The county council's Quality of Life report said people living in Nuneaton and Bedworth fare worse than those in Warwick or Stratford-on-Avon.
The study found the number of people in the Nuneaton area claiming Jobseeker's Allowance (JSA) had grown but the number of claimants in Stratford-on-Avon had fallen.
Councillors said it would "take a generation" to close the divide.
'Pockets of deprivation'
While 2,851 people in Nuneaton and Bedworth were claiming JSA in June 2013, a rise of 0.7% on the previous year, Stratford-on-Avon had just 756 claimants - a fall of 23.6%, the report claimed.

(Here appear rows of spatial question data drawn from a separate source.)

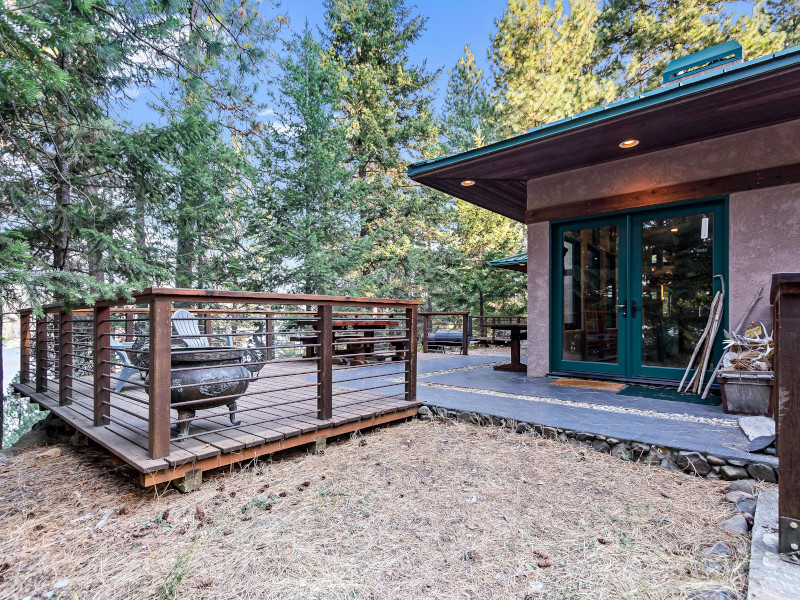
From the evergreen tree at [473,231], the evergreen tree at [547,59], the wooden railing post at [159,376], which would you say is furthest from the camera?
the evergreen tree at [473,231]

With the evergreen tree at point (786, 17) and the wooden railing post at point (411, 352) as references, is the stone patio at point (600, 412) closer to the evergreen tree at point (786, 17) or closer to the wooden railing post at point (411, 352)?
the wooden railing post at point (411, 352)

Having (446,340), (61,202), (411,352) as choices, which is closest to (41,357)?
(61,202)

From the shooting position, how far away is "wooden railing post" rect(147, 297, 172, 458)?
233 cm

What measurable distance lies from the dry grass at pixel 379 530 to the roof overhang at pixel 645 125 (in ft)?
9.10

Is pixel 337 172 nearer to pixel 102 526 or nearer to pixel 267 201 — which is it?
pixel 267 201

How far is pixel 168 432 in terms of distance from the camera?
96.2 inches

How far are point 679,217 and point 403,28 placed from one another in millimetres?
11879

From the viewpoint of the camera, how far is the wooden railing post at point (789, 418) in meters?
1.46

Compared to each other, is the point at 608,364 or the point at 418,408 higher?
the point at 608,364

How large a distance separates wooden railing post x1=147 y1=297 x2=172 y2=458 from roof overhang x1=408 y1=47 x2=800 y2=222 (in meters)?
3.31

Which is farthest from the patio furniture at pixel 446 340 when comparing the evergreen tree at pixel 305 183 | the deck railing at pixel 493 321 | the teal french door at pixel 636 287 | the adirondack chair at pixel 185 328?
the adirondack chair at pixel 185 328

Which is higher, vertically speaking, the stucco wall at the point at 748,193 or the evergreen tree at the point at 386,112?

It said communities in Nuneaton and Bedworth were more likely to be at risk from "inter-generational unemployment" - generations of adults who have never worked.
"In other words, an individual's life chances are influenced by where they are born in the county," it concluded.
It also stated the number of households classified as being "a priority need" by the council - at risk of losing their homes - had fallen to 68 in Stratford-on-Avon - down from 87 in 2011/12, but the number rose to 180 from 139 in Nuneaton and Bedworth.
The report's author, Andy Davis, said working-age adults in the Nuneaton area could miss out on nearly £500 a year, compared with £295 in Warwick, in the south of the county when the government's welfare changes come into effect.
Alan Cockburn, deputy leader of Conservative-led Warwickshire council, said: "The north-south divide has been there ever since I can remember. It's going to take a generation to try to close it completely."
Bill Gifford, Liberal Democrat councillor for Leamington Spa, said: "The whole of the south of the county is doing well but, nonetheless, there are pockets of deprivation. In areas of south Leamington and Lillington, there are quite considerable needs."
However, June Tandy, Labour group leader said: "It's easy to say there are pockets of deprivation across the county but Nuneaton and Bedworth has some of the highest deprivation in the country.
"What I would like to see is far more investment by businesses in the north. It's nice and comfortable for them to go south. We have swathes of industrial land but nobody seems to be interested in coming here."